Turkey and brining ingredients

Roasted turkey resting

Carved and ready to eat
This past weekend in San Francisco we had our annual Thanksgiving Training Camp cooking class. Every year the biggest question for home cooks is whether or not they should brine the turkey before cooking it. This year we decided to cook two sixteen pound organic turkeys, one brined and the other not brined side by side in the exact same conditions. The brined bird was rubbed all over with melted butter and stuffed with half an apple, half an onion and some sage. The not brined bird was also rubbed all over with melted butter and stuffed with the same aromatics but was seasoned heavily with kosher salt and freshly cracked black pepper. Upon cooking each bird to 150F in the breast and 160F in the thigh and letting them rest for one hour we carved them both. Nearly everyone agreed that the brined bird was moister but the not brined bird tasted better.
Here is my recommendation: Brine the turkey two days ahead of time for twenty-four hours. Remove from the brine and rinse the turkey well with cold water. Pat completely dry and leave in the refrigerator uncovered overnight. Two hours before cooking, remove from the refrigerator to bring the bird to room temperature. Brush entire turkey with melted butter and season all over (inside and out) with salt and black pepper. Stuff with aromatics, pop into the oven and say a quick prayer to the turkey gods. See recipe below.
Roasted Turkey with Gravy
1 turkey, 16 pounds (estimate one pound per person)
5 quarts water
1 cup salt
½ cup brown sugar
5 bay leaves
1 bunch thyme
1 bunch parsley stems
5 juniper berries
2 allspice berries
1 teaspoon fennel seeds
2 dried chilies
Peel of one lemon
1 head garlic, crushed
1 large sprig sage
1tablespoon whole peppercorns
6 tablespoons unsalted butter, melted
Half an apple
Half an onion
Few sprigs sage
Gravy
1 turkey neck, butt and wing tips
2 tablespoons canola oil
6 cups turkey stock
4 tablespoons butter
6 tablespoons flour
Combine the water, salt, brown sugar, bay leaves, thyme, parsley, juniper, allspice, fennel seeds, chiles, lemon peel, garlic, sage and black peppercorns in a large pot and bring to a simmer. Remove from the heat and let cool completely. Pour it over the turkey and add enough cold water to cover the bird completely. Leave the brining turkey in the refrigerator over night.

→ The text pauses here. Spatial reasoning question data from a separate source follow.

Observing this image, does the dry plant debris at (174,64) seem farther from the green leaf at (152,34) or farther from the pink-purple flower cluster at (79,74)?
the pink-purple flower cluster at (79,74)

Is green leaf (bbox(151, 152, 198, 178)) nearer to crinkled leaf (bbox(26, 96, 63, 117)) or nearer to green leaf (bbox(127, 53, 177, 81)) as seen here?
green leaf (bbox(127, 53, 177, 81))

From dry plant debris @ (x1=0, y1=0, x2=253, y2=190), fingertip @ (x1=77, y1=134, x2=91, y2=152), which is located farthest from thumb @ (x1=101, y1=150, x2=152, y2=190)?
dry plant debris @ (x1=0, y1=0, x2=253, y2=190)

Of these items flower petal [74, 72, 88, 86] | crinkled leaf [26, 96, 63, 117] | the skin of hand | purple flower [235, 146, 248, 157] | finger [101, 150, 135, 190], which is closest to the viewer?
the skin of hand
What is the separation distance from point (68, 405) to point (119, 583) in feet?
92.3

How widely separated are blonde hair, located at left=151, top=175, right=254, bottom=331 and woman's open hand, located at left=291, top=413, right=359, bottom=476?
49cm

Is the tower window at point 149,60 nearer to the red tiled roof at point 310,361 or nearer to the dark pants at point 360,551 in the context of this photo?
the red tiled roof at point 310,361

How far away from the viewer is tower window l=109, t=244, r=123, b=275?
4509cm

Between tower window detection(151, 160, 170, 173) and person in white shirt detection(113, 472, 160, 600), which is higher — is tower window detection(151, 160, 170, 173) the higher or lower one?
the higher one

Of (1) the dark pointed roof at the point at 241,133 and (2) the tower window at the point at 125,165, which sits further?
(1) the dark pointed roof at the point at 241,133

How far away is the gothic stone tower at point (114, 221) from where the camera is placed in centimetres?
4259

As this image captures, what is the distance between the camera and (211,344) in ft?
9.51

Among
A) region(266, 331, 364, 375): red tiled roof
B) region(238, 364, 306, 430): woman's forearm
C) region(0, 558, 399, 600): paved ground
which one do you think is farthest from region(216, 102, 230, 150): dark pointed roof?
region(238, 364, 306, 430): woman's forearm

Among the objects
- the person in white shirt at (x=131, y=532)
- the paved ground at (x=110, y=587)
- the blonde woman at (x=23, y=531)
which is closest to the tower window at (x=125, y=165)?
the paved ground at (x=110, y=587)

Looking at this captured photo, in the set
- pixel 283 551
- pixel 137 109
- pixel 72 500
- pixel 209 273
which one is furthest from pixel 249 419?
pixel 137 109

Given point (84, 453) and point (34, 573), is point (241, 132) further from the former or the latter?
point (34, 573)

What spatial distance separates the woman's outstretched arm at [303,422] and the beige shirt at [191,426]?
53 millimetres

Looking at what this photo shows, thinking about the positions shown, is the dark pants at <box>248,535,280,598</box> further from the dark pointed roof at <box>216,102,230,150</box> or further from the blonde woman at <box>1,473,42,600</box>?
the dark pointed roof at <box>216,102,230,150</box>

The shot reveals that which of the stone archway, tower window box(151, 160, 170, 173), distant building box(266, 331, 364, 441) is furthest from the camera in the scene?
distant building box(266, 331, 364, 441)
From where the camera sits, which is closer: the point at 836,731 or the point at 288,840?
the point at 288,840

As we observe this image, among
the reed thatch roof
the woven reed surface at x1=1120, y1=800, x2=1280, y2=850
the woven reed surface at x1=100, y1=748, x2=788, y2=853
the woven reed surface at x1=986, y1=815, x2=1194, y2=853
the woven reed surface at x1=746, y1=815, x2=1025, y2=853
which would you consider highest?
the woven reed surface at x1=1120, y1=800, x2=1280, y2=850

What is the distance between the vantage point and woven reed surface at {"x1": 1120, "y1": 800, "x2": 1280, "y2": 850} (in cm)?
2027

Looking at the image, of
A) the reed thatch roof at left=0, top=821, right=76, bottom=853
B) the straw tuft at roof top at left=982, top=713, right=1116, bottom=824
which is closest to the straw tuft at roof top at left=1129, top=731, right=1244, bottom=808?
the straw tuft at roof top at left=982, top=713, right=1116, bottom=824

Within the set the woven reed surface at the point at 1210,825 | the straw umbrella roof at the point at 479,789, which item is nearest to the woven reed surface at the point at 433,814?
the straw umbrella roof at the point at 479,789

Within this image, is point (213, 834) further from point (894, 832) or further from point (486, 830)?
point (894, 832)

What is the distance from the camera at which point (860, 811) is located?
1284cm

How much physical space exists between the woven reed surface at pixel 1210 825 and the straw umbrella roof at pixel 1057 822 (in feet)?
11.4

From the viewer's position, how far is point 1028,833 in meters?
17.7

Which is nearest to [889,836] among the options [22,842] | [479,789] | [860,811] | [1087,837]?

Remove the turkey from the brine, rinse well under cold running water and pat completely dry. Allow the turkey to rest at room temperature for at least one hour or more if time permits. Preheat the oven to 500F and brush its entire surface with the melted butter and season all over with salt and black pepper. Stuff the turkey with the apple, onion and sage. Clip the wing tips (otherwise they will burn) and set aside along with the neck and the turkey butt. Truss the wings and legs if necessary to keep them held in tight against the body. Place the turkey in a roasting rack, breast side up on top of a foil lined baking sheet. Place in the lower third of the oven and roast until the skin is a beautiful golden brown, about one half hour. Turn the oven down to 325F, cover the breast with aluminum foil and cook until the thickest part of the breast is 150F on an instant read thermometer. The thighs should register 160F on the thermometer. Remove from the oven, cover with foil and let it rest one hour.
While the turkey is roasting, heat a saucepan with the canola oil. When hot, add the turkey neck, butt and the wing tips and brown well on both sides. Deglaze the pan with six cups of turkey stock. Let simmer at least two hours or the entire time the turkey is cooking. Strain and reserve the neck and butt for leftovers (I like to make tacos with this meat the next day). In a clean saucepan, heat the butter over medium heat and allow it to melt completely. Add the flour and cook over low heat, mixing on occasion with a wooden spoon. Cook for several minutes until the flour is no longer raw and the color is a light brown. Add four cups of the strained turkey stock and cook over medium heat, whisking constantly until the gravy has thickened to desired texture. Season with salt and pepper to taste and set aside. Carve the turkey and serve with the gravy on the side. Serves fourteen to sixteen.